CLOUDS | AN ENERGY EXCHANGE PLATFORM
RISD B.ARCH THESIS 2021 ADVISOR: PROFESSOR ANNE TATE
Do energy infrastructure and the city have to be separated? Energy infrastructure has always been considered as something that damages the quality of life; often rural areas are sacrificed for the sake of generating energy. With severe repercussions of climate change on the horizon, incorporating renewable energy in our cities should be of utmost importance. How will a city like Hong Kong, with limited land, react to global warming by re-imagining a new physical infrastructure through a canon of previous works that similarly occupy the air? A possibility is to consider the potential of an infrastructure that operates between the scale of the parcel and the scale of the city - a local, block scale system that can retroactively integrate with multiple existing buildings.

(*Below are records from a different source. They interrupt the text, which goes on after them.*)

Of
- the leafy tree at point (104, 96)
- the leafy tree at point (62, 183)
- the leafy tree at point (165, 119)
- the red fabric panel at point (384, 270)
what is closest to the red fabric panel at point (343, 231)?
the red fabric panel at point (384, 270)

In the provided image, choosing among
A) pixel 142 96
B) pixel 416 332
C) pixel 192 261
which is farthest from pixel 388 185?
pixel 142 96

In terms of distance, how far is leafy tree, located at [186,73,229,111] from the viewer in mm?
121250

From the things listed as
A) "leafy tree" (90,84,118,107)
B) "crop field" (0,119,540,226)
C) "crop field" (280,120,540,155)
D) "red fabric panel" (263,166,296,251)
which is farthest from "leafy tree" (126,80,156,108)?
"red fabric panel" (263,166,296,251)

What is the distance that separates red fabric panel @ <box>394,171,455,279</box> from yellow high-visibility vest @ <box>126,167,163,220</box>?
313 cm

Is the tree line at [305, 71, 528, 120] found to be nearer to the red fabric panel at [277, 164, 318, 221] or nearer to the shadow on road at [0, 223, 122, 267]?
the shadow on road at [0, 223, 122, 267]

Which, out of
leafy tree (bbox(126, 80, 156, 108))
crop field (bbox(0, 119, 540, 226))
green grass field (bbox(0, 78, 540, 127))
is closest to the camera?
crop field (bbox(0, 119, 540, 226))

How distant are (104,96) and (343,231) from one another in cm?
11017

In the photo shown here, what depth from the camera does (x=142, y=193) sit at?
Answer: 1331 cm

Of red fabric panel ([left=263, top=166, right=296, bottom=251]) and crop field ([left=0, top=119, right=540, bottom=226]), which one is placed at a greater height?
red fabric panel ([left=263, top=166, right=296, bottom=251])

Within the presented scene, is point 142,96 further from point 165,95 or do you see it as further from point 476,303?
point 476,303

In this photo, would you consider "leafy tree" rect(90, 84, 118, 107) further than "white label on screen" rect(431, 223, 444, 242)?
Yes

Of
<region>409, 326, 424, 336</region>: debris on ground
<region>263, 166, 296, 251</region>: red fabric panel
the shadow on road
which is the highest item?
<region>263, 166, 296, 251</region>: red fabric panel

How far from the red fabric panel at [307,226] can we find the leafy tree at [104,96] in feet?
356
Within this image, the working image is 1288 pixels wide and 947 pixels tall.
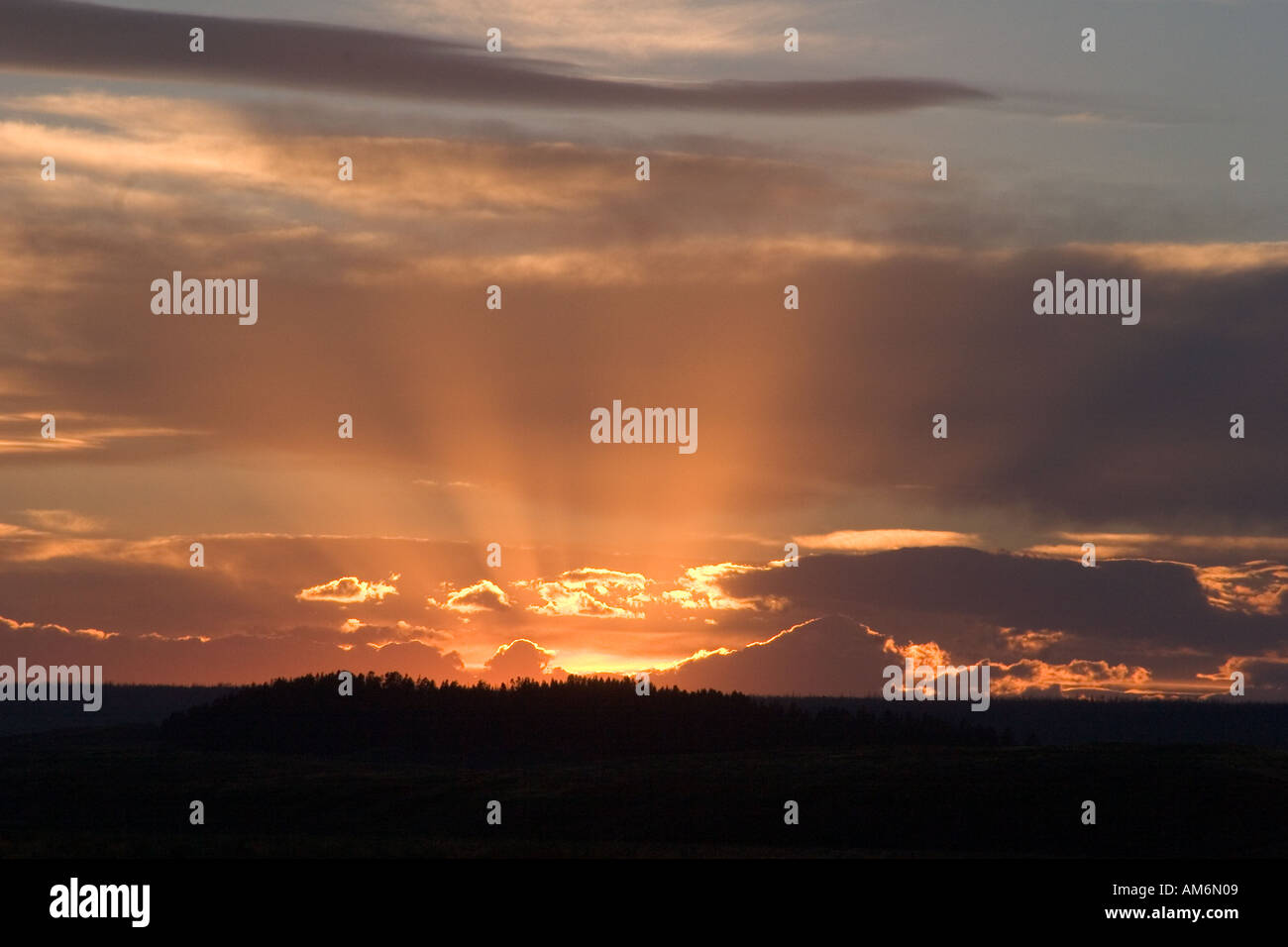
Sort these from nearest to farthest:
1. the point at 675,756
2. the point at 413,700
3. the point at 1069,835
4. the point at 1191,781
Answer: the point at 1069,835, the point at 1191,781, the point at 675,756, the point at 413,700

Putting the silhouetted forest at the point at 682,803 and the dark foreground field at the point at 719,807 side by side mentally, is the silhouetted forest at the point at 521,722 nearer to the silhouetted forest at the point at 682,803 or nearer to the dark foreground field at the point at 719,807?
the silhouetted forest at the point at 682,803

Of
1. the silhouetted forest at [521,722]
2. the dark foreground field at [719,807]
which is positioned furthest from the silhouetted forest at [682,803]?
the silhouetted forest at [521,722]

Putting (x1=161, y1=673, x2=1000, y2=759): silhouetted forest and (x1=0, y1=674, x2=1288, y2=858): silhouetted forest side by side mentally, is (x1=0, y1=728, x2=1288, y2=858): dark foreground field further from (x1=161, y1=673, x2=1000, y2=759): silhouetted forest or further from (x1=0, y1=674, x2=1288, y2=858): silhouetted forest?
(x1=161, y1=673, x2=1000, y2=759): silhouetted forest

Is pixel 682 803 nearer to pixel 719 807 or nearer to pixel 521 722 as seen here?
pixel 719 807

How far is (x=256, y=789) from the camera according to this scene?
9362cm

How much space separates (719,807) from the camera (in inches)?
3086

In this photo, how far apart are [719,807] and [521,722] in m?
76.4

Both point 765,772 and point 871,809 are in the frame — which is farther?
point 765,772

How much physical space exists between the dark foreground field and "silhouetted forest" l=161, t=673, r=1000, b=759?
1493 inches

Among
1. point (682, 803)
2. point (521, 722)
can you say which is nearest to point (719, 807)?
point (682, 803)

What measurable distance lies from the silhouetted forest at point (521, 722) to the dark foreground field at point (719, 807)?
37922 millimetres
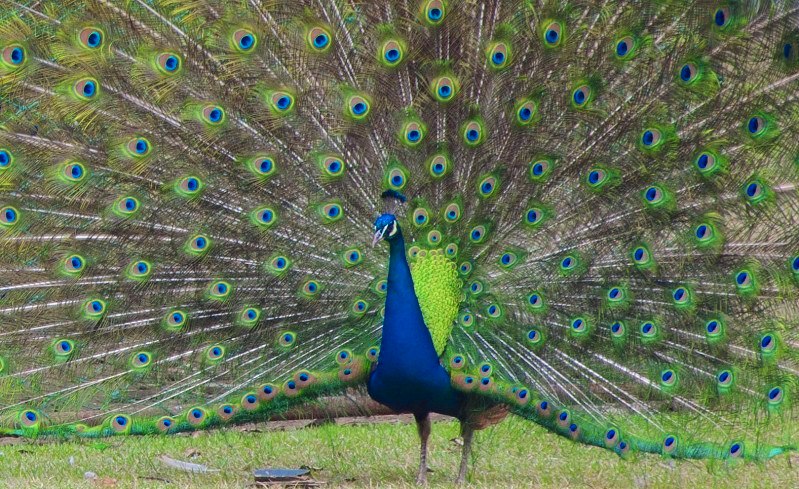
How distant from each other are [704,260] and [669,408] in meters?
0.66

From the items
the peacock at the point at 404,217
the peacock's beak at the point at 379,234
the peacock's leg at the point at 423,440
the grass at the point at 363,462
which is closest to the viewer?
the peacock's beak at the point at 379,234

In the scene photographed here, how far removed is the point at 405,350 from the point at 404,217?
2.03 feet

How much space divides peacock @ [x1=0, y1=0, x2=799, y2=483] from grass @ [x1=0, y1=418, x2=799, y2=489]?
0.29 metres

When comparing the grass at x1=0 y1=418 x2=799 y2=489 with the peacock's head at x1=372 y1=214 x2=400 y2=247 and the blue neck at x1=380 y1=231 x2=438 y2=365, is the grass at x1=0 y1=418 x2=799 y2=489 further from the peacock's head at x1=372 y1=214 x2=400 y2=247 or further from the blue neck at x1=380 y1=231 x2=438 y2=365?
the peacock's head at x1=372 y1=214 x2=400 y2=247

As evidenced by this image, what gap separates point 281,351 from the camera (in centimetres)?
488

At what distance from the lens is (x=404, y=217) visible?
4.82 m

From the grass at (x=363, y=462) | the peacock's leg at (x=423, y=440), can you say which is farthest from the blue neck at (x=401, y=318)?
the grass at (x=363, y=462)

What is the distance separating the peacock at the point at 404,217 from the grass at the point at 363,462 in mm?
294

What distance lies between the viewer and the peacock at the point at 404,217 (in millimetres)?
4480

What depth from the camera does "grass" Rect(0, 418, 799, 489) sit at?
4.99 m

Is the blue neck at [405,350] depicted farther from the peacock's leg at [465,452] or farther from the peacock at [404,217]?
the peacock's leg at [465,452]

Hong Kong's Adaptive Skyline
From the 19th century to the present, Hong Kong has gone through multiple shifts and transitions in its architectural identity, mainly due to colonization, globalization, and its political climate. The change in Hong Kong’s imprint from a colony to a global city towards a Chinese future influenced the evolution of the city’s architecture.
Hong Kong's Energy Generation
As a metropolitan city with over seven million, Hong Kong does not have any natural fossil fuel resources of its own. Hong Kong relies mainly on imported oil and gas and some electricity to meet the growing energy demand.